Horace didn't deny it. He turned to the liquor cabinet, his back to his friend. "She's mine now," he said, the words low and final.
"Jesus, Horace," Dallin stammered, his voice a disbelieving whisper. "This wasn't on the schedule. Don't tell me... after all this time, the smokescreen actually caught fire? You... you finally let someone in? For real?"
Horace let out a short, sharp breath that might have been a laugh. He didn't turn around. He didn't have to. The silence was his confirmation.
Dallin was floored. He, the architect of the Horace Reeves playboy myth, was the only one who knew the truth. He was the one who leaked the "exclusive" photos to the press, who paid off starlets to be seen on Horace's arm, who crafted the entire narrative of a reckless, womanizing heir. All of it a smokescreen. A brilliant, calculated strategy to make Horace seem like a non-threatening degenerate to the old guard on the Reeves Enterprises board of directors, a man too busy chasing skirts to chase power. It was a mask, and Horace wore it with cold, clinical precision. But this... this was a crack in the armor.
"But... the stories," Dallin said, his mind reeling. "The actresses... the parties..."
"All of it was bullshit, and you know it," Horace said, finally turning around. He was meticulously straightening the cuffs of his shirt, a habit he had when he was containing immense pressure. "A smokescreen. The old guard on the board wants a puppet they can control, not someone who actually knows how to dismantle their little fiefdoms. They see a degenerate, they lower their guard. My father... he'd rather see me married off in some strategic alliance than running the company my way.

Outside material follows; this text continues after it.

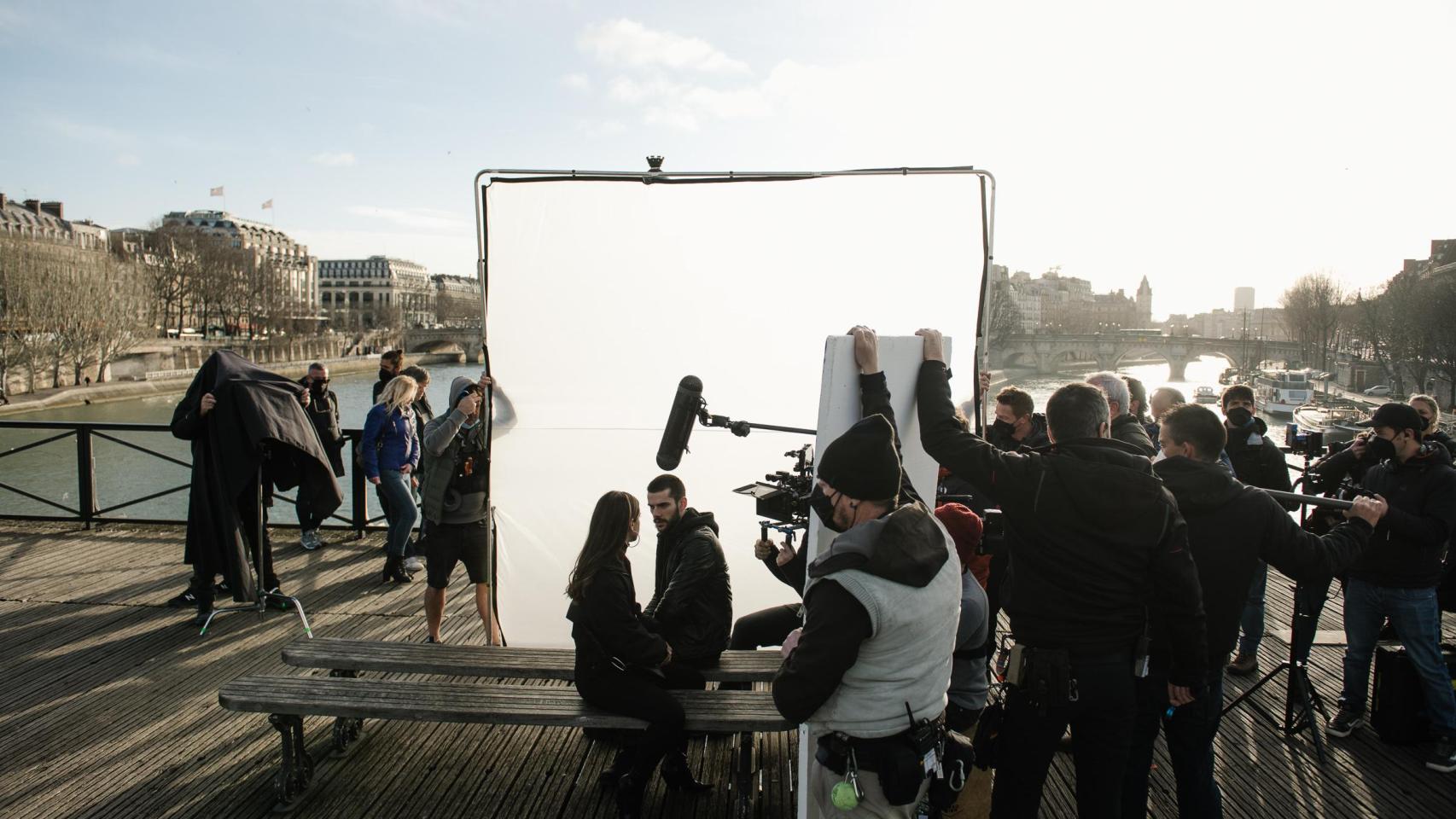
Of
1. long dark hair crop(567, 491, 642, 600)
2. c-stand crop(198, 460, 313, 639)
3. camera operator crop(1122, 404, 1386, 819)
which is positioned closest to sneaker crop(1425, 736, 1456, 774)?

This keeps the vultures at bay."
He poured a glass of whiskey and drank it in one go.
"She thinks I'm a monster," he said, his voice flat, but Dallin could hear the raw frustration underneath. "She called me an old pervert. She was terrified of me."
Dallin looked at his friend, at the deep, complex hunger in his eyes, and understood. This wasn't a one-night stand. This was the endgame.
Horace set the glass down with a sharp click. His eyes were cold steel.
"Get me everything you can on Kason and that cousin of hers, Brielle. Dig up every dirty secret, every skeleton. I want them ruined. I want them to pay for what they did to her."